山田さんのエッセイは小沢信男さんの『捨身なひと』に関連して長谷川四郎からもらった葉書を探し出す話。涸沢さんは「わが出版記」や内堀さんの『彷書月刊』の記録も出版史においても大切な文章だ…と内容紹介するより読んでもらった方が早い。個人的には「父のチェーホフ」と題して扉野氏が湯浅芳子について書いているのがいいと思った。この話は直接その一部分を扉野氏の口から聞いたような気もするが、六波羅蜜寺あたりの坂を上がったり降りたりあのへんの露地を右へ曲がったり左折れたりするような書きぶりがひとつの新たな文体を仕上げつつあるような気がする。次号が待ち遠しい。

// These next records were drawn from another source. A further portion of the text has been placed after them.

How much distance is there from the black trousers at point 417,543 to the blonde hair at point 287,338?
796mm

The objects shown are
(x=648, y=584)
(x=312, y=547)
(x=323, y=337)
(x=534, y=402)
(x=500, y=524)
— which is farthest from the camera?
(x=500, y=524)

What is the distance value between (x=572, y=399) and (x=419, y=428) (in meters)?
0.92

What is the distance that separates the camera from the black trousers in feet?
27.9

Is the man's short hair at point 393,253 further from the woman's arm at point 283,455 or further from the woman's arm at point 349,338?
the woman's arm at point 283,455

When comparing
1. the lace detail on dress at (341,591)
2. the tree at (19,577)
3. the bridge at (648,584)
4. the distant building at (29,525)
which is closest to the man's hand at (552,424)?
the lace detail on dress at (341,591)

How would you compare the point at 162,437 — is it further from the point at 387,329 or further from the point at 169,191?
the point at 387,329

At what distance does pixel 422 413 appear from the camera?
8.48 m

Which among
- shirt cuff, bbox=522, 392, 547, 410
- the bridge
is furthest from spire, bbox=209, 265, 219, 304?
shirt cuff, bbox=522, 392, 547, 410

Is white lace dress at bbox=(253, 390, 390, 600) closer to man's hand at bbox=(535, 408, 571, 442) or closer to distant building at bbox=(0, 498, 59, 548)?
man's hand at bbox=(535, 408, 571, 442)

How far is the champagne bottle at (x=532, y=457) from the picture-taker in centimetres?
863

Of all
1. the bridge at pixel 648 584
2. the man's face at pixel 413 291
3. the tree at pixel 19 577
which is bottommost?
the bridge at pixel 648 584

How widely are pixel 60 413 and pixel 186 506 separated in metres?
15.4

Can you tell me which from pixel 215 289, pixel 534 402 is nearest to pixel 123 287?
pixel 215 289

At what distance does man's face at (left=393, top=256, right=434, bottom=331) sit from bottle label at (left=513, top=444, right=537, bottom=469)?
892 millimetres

この雑誌を始めるずっと以前だったが、ちょうちょぼっこで真治さんから雑誌の作り方について問われたことを覚えている。とにかくページ数を増やさないこと。小生からのアドヴァイスはそれだけ。調子づいてくるといろんな人に頼んでしまって収拾がつかなくなる。ページが増えればコストも手間も増えるが、だからといって内容が充実するわけではない。マイペースをつづけるにはページ数制限という足かせを自らに課すべきだと思う。

ところがどうだろう。真治さんの発想はそんな頭の固い、古臭いものではなかった。1号2号はともかく、3号からご覧のような楽しい附録をたくさんつけてしまうという、とんでもない発展ぶりなのである。印刷コストはこちらが心配するほどかかっていないそうだ。子供の頃にとっていた『少年』だとかそういう月刊雑誌の附録が持っていたたまらない魅力を思い出させてくれた。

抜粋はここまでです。